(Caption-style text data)
______

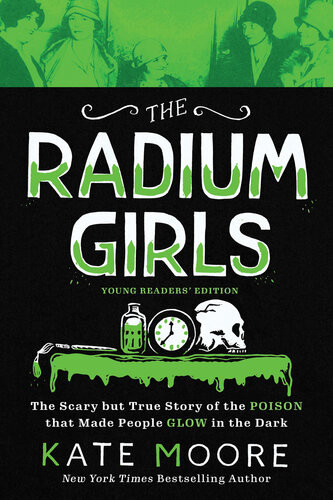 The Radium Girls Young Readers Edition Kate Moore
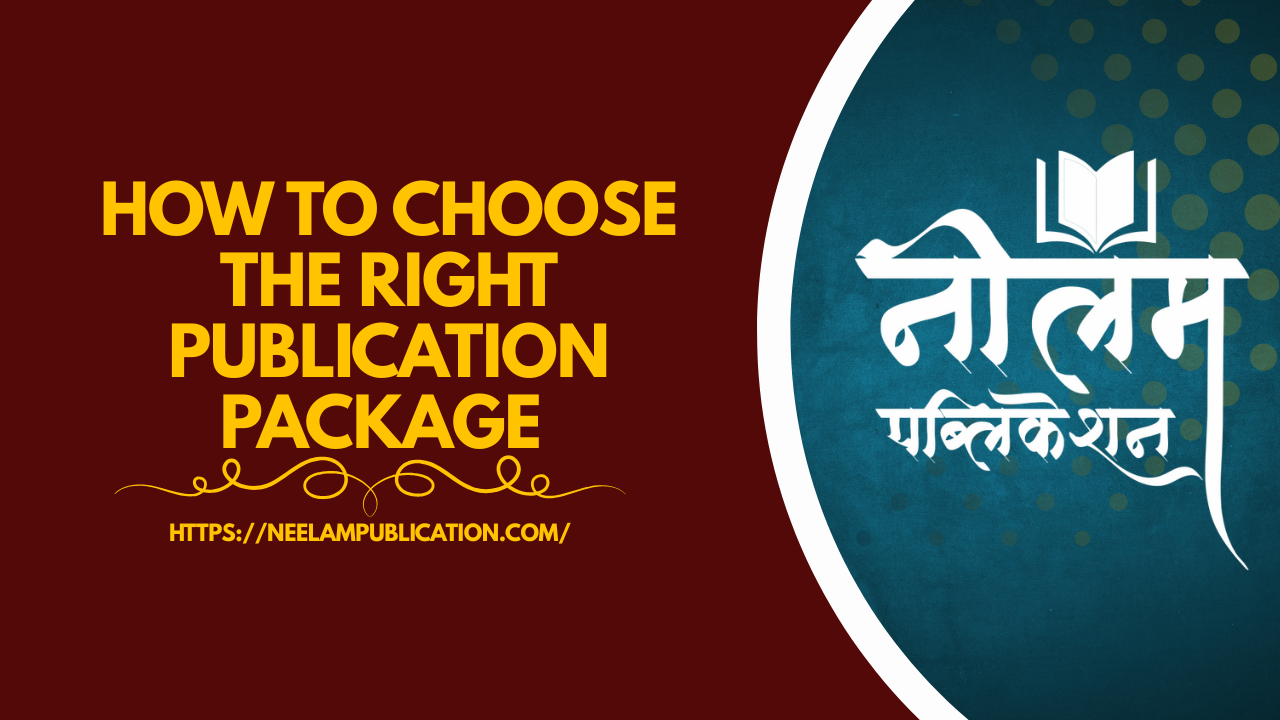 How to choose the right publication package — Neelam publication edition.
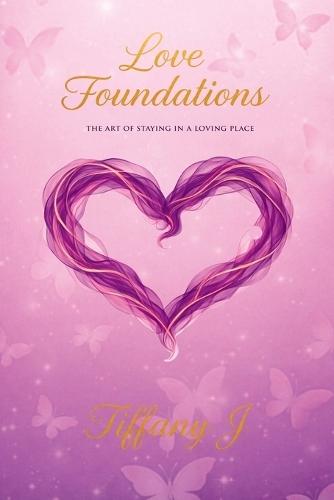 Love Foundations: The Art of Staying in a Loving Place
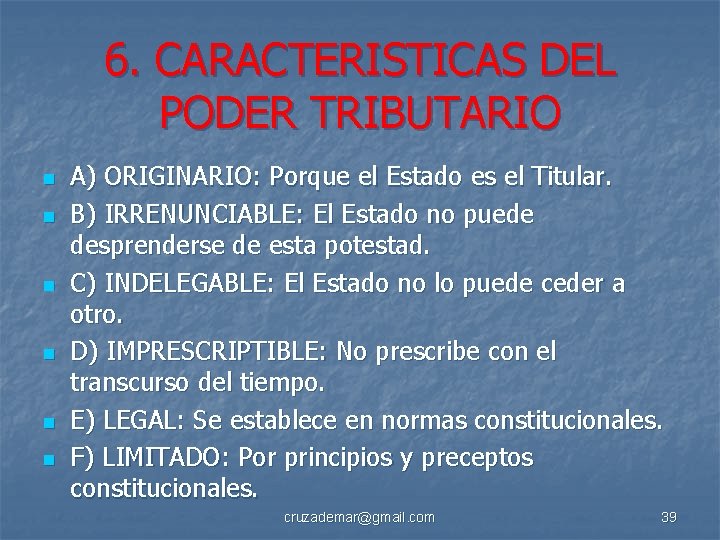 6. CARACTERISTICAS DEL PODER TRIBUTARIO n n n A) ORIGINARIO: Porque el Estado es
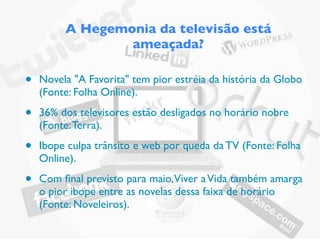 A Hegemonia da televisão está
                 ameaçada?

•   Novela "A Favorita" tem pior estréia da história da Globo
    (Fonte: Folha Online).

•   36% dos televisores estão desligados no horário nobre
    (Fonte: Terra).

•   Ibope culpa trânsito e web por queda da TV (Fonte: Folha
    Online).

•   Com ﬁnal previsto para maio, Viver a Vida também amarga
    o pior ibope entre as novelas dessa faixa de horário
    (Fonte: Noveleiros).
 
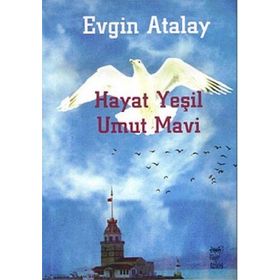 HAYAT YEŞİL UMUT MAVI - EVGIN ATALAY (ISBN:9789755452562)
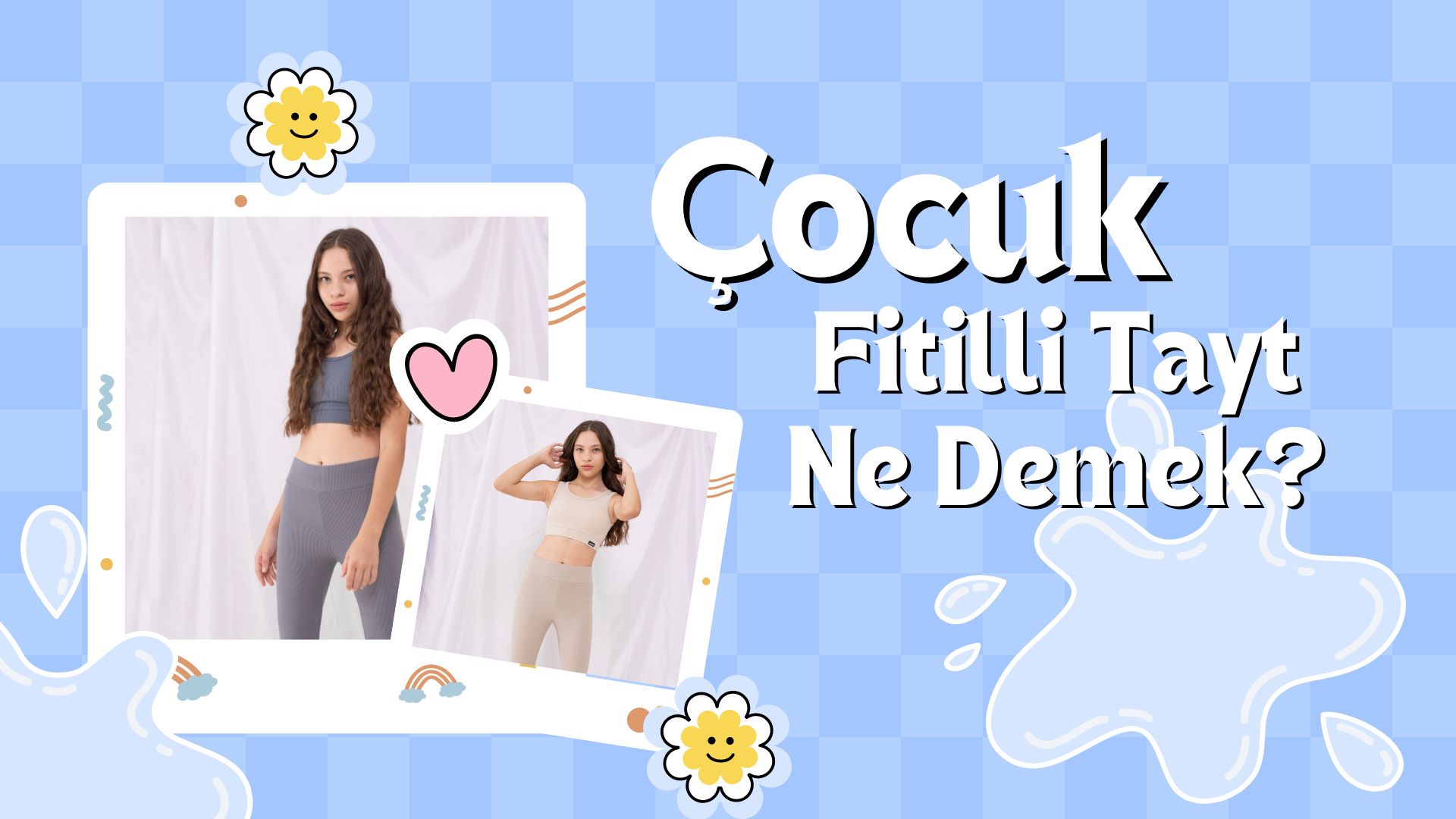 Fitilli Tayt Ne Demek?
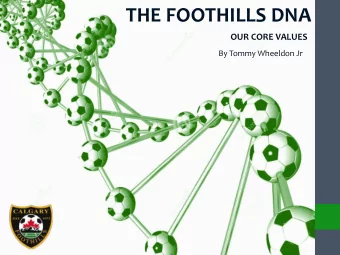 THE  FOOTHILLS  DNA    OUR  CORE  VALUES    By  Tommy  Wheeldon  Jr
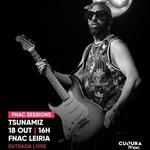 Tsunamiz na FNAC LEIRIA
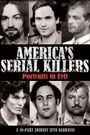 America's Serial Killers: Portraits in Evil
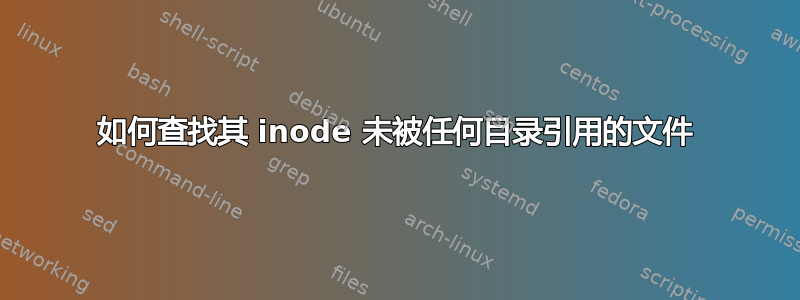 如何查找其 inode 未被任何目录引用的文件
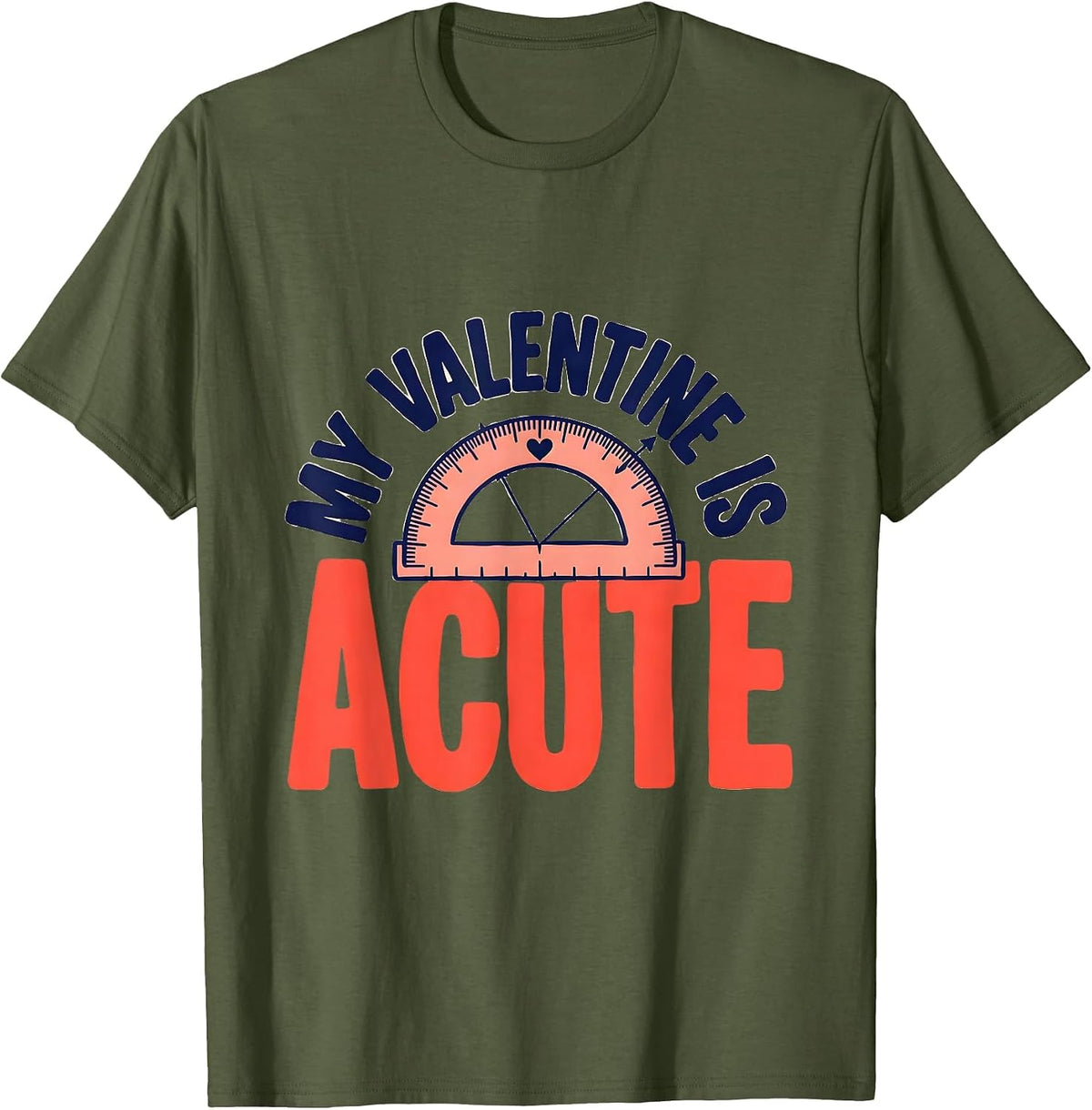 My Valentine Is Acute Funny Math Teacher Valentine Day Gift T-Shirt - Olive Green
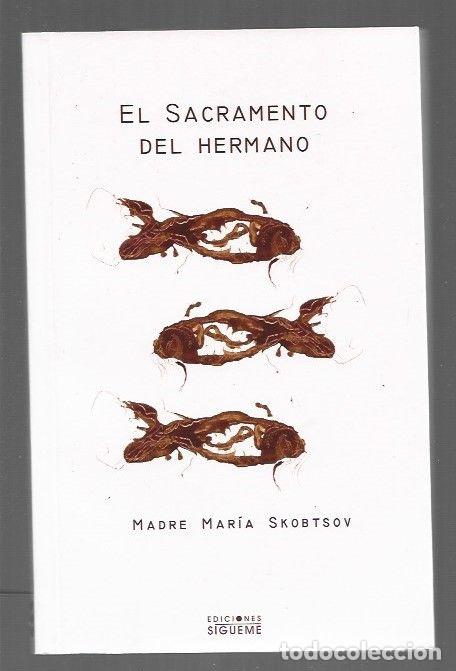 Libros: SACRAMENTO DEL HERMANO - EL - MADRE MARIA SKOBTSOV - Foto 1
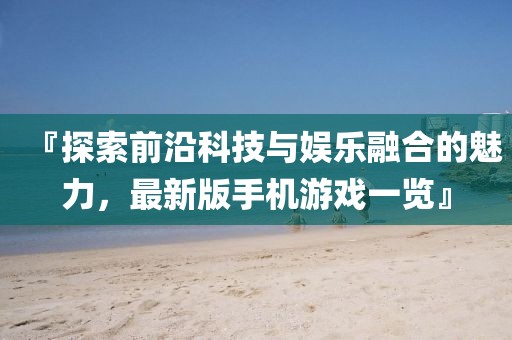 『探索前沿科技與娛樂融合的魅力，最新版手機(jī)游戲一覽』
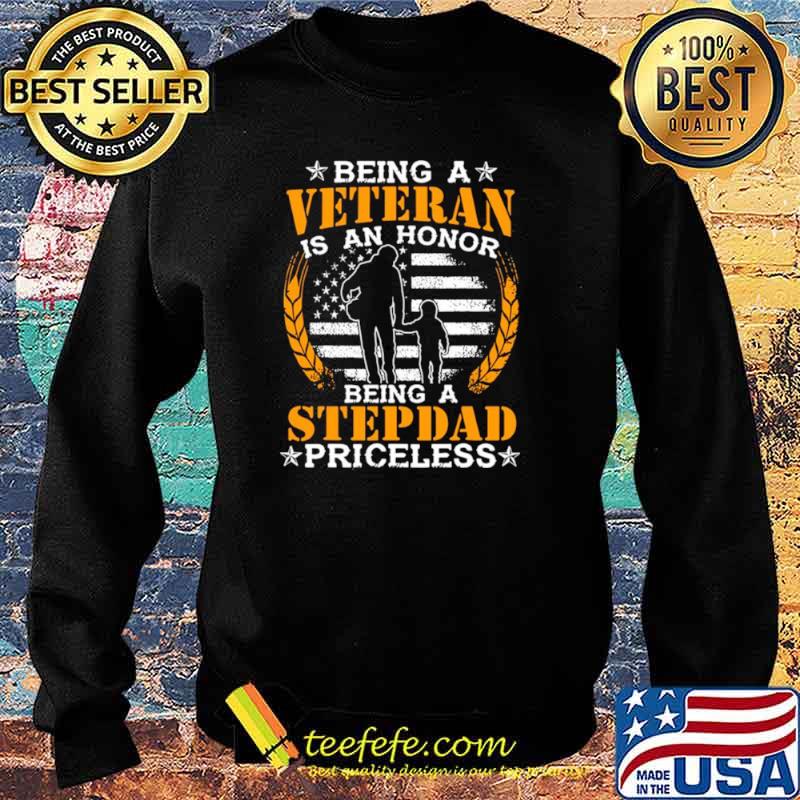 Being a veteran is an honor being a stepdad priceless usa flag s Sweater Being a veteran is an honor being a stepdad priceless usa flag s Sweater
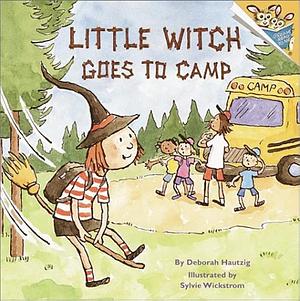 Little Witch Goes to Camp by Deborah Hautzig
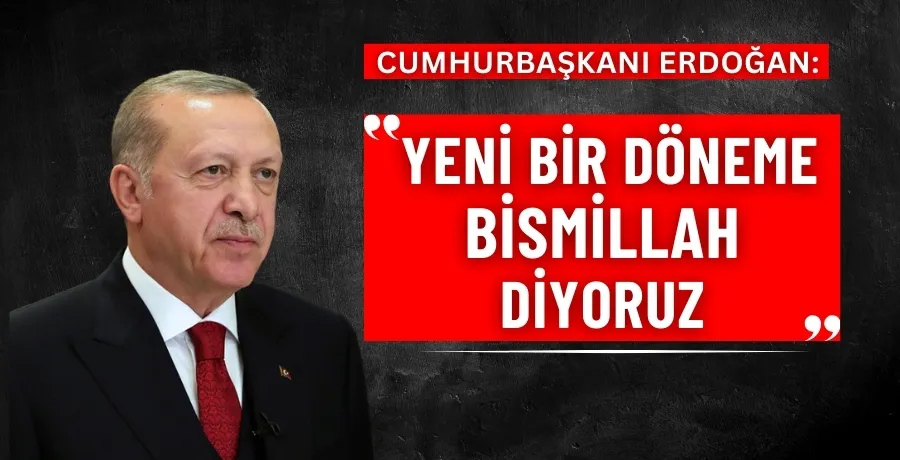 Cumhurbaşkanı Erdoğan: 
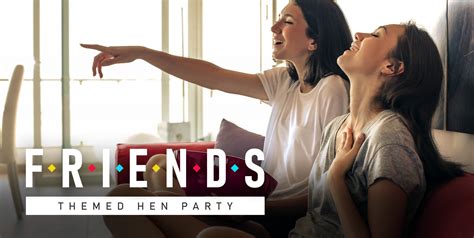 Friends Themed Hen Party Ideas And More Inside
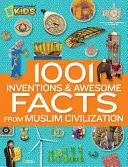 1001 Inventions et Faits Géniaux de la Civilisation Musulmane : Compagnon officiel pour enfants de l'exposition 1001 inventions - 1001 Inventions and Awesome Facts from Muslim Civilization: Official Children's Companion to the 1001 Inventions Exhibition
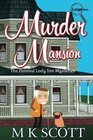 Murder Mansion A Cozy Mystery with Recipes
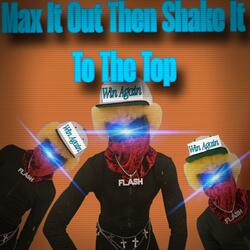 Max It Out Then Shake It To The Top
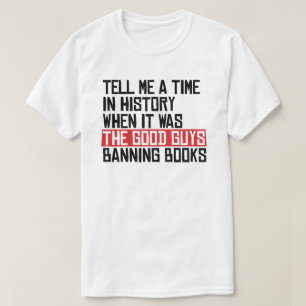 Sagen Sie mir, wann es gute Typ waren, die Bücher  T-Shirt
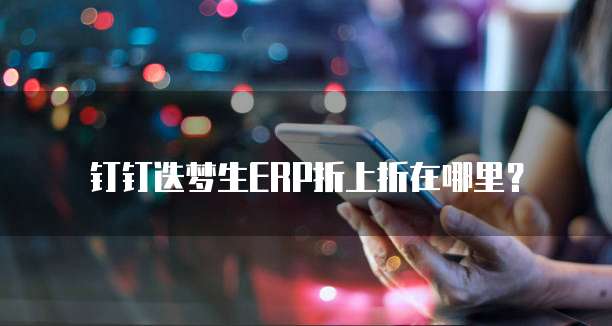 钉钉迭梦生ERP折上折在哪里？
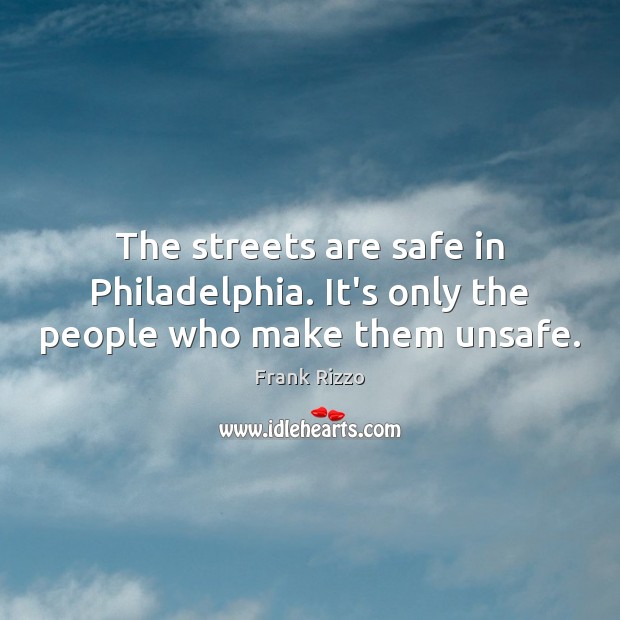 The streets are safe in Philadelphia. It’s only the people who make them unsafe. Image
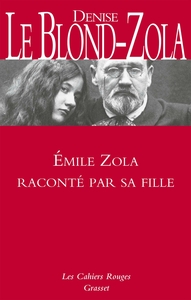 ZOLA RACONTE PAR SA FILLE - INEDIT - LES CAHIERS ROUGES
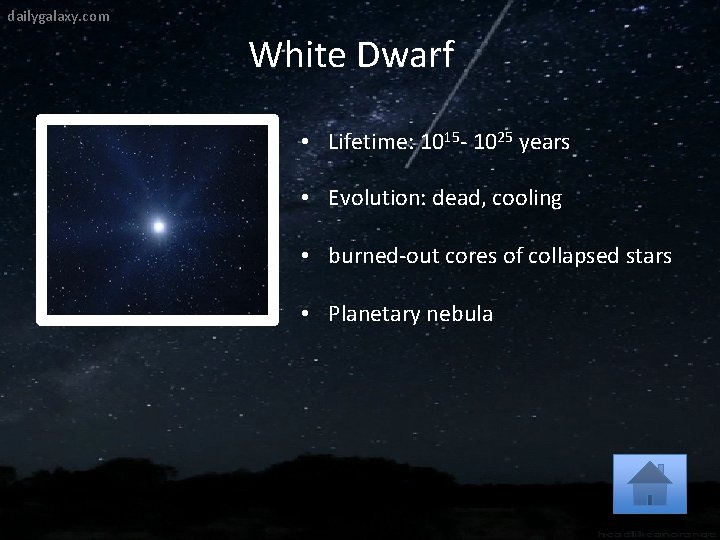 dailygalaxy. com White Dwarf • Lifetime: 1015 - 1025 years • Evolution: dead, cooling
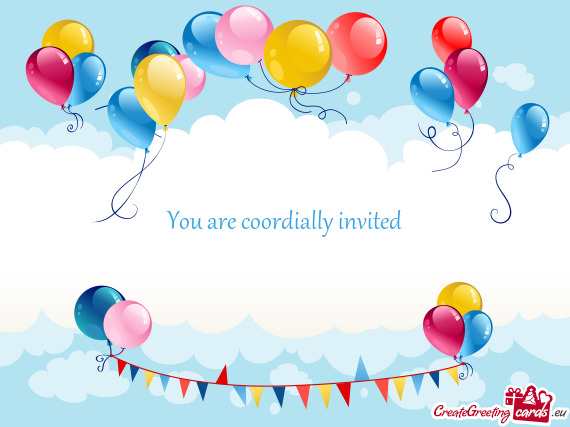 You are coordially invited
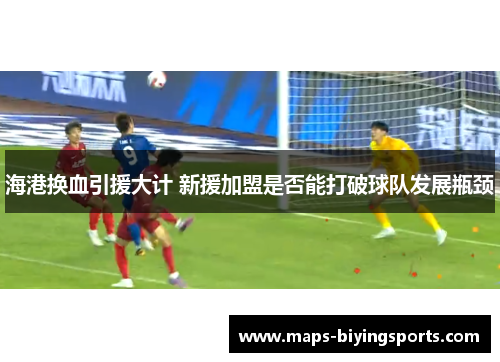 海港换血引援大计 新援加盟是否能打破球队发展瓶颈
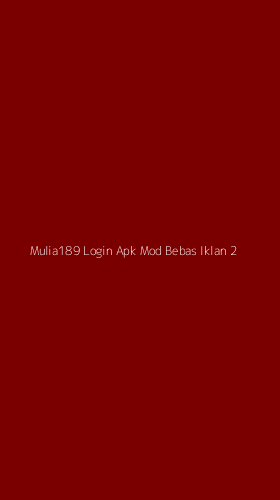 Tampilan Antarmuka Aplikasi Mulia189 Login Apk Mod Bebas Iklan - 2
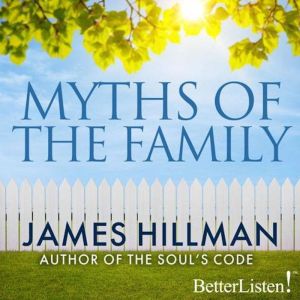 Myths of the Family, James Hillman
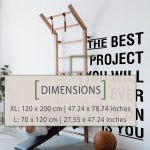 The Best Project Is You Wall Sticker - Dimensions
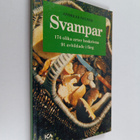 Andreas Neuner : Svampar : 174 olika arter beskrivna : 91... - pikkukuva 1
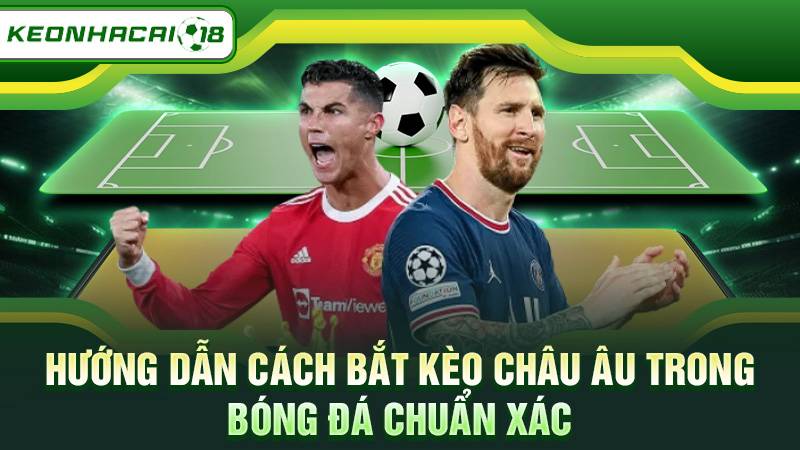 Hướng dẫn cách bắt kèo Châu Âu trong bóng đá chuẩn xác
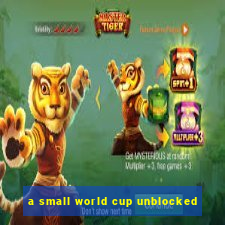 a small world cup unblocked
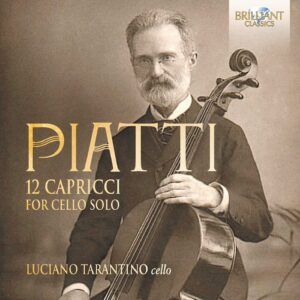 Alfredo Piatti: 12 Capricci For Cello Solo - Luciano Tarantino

______

EXERCISE DIRECTIONS:
Type out the entries again without a single change, and leave the pictures out.

EXERCISE ANSWER:
 The Radium Girls Young Readers Edition Kate Moore
 How to choose the right publication package — Neelam publication edition.
 Love Foundations: The Art of Staying in a Loving Place
 6. CARACTERISTICAS DEL PODER TRIBUTARIO n n n A) ORIGINARIO: Porque el Estado es
 A Hegemonia da televisão está
                 ameaçada?

•   Novela "A Favorita" tem pior estréia da história da Globo
    (Fonte: Folha Online).

•   36% dos televisores estão desligados no horário nobre
    (Fonte: Terra).

•   Ibope culpa trânsito e web por queda da TV (Fonte: Folha
    Online).

•   Com ﬁnal previsto para maio, Viver a Vida também amarga
    o pior ibope entre as novelas dessa faixa de horário
    (Fonte: Noveleiros).
 
 HAYAT YEŞİL UMUT MAVI - EVGIN ATALAY (ISBN:9789755452562)
 Fitilli Tayt Ne Demek?
 THE  FOOTHILLS  DNA    OUR  CORE  VALUES    By  Tommy  Wheeldon  Jr
 Tsunamiz na FNAC LEIRIA
 America's Serial Killers: Portraits in Evil
 如何查找其 inode 未被任何目录引用的文件
 My Valentine Is Acute Funny Math Teacher Valentine Day Gift T-Shirt - Olive Green
 Libros: SACRAMENTO DEL HERMANO - EL - MADRE MARIA SKOBTSOV - Foto 1
 『探索前沿科技與娛樂融合的魅力，最新版手機(jī)游戲一覽』
 Being a veteran is an honor being a stepdad priceless usa flag s Sweater Being a veteran is an honor being a stepdad priceless usa flag s Sweater
 Little Witch Goes to Camp by Deborah Hautzig
 Cumhurbaşkanı Erdoğan: 
 Friends Themed Hen Party Ideas And More Inside
 1001 Inventions et Faits Géniaux de la Civilisation Musulmane : Compagnon officiel pour enfants de l'exposition 1001 inventions - 1001 Inventions and Awesome Facts from Muslim Civilization: Official Children's Companion to the 1001 Inventions Exhibition
 Murder Mansion A Cozy Mystery with Recipes
 Max It Out Then Shake It To The Top
 Sagen Sie mir, wann es gute Typ waren, die Bücher  T-Shirt
 钉钉迭梦生ERP折上折在哪里？
 The streets are safe in Philadelphia. It’s only the people who make them unsafe. Image
 ZOLA RACONTE PAR SA FILLE - INEDIT - LES CAHIERS ROUGES
 dailygalaxy. com White Dwarf • Lifetime: 1015 - 1025 years • Evolution: dead, cooling
 You are coordially invited
 海港换血引援大计 新援加盟是否能打破球队发展瓶颈
 Tampilan Antarmuka Aplikasi Mulia189 Login Apk Mod Bebas Iklan - 2
 Myths of the Family, James Hillman
 The Best Project Is You Wall Sticker - Dimensions
 Andreas Neuner : Svampar : 174 olika arter beskrivna : 91... - pikkukuva 1
 Hướng dẫn cách bắt kèo Châu Âu trong bóng đá chuẩn xác
 a small world cup unblocked
 Alfredo Piatti: 12 Capricci For Cello Solo - Luciano Tarantino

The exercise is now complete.